The wind blew in strong gusts, howling and shaking the windows. Tracey pulled her cardigan tighter, then rubbed her arms with her hands. “I hate strong wind. It feels like the walls are going to come down.”
Interesting, I thought, we’re getting closer. This described exactly what was happening in the room.
Tracey and I had been working together for four months but had barely scratched the surface. She discussed work-related stressors and dating. She would go into detail about the many men she dated, but she never described her feelings. I wanted to know more about her inner life, but I felt her guardedness. She had a wall up. And I had to respect it.
Walls are fears disguised as safety.
But why are they there in the first place? When patients come in, but have trouble disclosing, this is the question.
We call it defensive structure or defensive mechanisms or resistance, this wall.

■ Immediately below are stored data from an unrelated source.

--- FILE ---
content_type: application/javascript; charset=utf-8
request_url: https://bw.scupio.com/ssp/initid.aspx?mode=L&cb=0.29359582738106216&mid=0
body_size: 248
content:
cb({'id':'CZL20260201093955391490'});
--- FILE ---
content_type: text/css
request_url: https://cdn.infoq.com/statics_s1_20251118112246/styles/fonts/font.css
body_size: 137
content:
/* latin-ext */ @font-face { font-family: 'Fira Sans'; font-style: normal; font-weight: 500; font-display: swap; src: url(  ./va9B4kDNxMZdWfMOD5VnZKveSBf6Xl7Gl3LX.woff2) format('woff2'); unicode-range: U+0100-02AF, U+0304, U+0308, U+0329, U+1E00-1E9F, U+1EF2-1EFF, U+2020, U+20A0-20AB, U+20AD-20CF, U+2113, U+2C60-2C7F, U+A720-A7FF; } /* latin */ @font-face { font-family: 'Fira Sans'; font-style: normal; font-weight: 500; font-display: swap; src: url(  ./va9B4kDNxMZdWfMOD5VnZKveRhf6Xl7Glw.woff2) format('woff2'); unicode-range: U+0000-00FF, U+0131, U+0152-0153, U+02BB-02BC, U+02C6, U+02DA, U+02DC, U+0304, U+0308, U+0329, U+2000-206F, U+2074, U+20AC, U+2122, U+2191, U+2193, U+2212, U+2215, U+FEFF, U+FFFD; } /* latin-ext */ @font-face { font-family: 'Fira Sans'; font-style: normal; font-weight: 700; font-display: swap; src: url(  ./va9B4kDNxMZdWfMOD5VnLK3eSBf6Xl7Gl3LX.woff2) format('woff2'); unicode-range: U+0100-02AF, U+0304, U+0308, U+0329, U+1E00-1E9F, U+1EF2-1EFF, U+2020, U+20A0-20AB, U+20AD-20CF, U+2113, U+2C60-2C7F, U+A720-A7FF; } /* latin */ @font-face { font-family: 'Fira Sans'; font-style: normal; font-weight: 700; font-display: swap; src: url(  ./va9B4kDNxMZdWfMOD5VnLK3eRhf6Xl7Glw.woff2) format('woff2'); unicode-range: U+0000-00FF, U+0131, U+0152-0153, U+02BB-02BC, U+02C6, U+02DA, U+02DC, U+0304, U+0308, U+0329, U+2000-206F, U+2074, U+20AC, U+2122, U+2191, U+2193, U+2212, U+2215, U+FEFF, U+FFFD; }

We have words, but one I rarely hear that is significant, is shame. My dissertation topic involved a thorough analysis of shame and I have continued my research. Every time I’ve presented on the topic, students and established clinicians alike ask the same question: “Why aren’t we having classes on shame?” It’s important.
Shame is the deepest and most painful affect, as it involves an evaluation of the entire self. Whereas guilt assesses what we do- “I shouldn’t have done that”, for example; shame evaluates the entire self: “I shouldn’t be that.” Guilt says, “what I did is bad.” Shame says, “I am bad.” Shame pervades our sense of self – entirely.
Shame also involves the real or imagined perception of another. It’s the reason why infants and toddlers will run around nude without feeling exposed. They haven’t reached the developmental stage where they recognize themselves in the eyes of others.
The essence of psychotherapy requires that patients come in and reveal their innermost self, layers of secrets, elaborate fantasies. We are asking them to tell us the very thoughts and feelings that are usually hidden, because we don’t want others to see. Shame inevitably arises as the bricks come down and the patient feels exposed.
For patients like Tracey who have never been in psychotherapy before, this is often even more difficult. Additionally, unresolved shame creates more psychotherapeutic challenges. Unresolved shame (which I will discuss in the next blog), develops when injuries to the self occur over and over; any type of emotional abuse will leave people with some unresolved shame, which is woven into the very fabric of their identity.
In a lecture I had given some time ago, a psychodynamic student asked if I thought it was our own shame that made us avoid discussions of shame. I hope not. We need to afford patients the luxury of a safe room, where we are sensitive and cognizant of the shame that naturally arises as disclosure increases.
I had to help Tracey feel safe enough to slowly remove the bricks she felt were loosening. I went with the metaphor. “What do you imagine would happen if the walls came down?”
“I dunno.” She crossed her arms tighter.
“Are you feeling that right now, like the walls are coming down?”
She diverted eye contact, picking at a string on her shirt. “I don’t want you to think I’m crazy. I feel crazy sometimes.”
I leaned forward. “I know this is hard. Everyone that comes in here feels like their thoughts are crazy. I have thoughts sometimes that others might think were crazy. It’s normal.”
She looked back at me. “You do? But you’re a doctor.”
“We all have ideas and thoughts and fantasies that feel bad or scare us sometimes.” Small self-disclosures to normalize the situation and show patients that we are also vulnerable to emotions helps ease shame-ridden angst. Also, keeping the dyad collaborative instead of hierarchal reduces shame.
“I have thoughts like that all the time.” She placed her hands over her face. “There are things that I’ve never told anyone before. I know I should tell you, but it’s very hard.”
“I know it is. Maybe we can start with what you’re afraid I will think.”
“OK,” she said with a small smile. I felt a few bricks had come down as I acknowledged her shame. I knew that the more we discussed her fear, the safer she would feel to explore what was behind the wall. It would be two bricks down, one back up, but at least we were finally at a start.
*Tracey is an amalgamated example of patients during early sessions struggling with shame.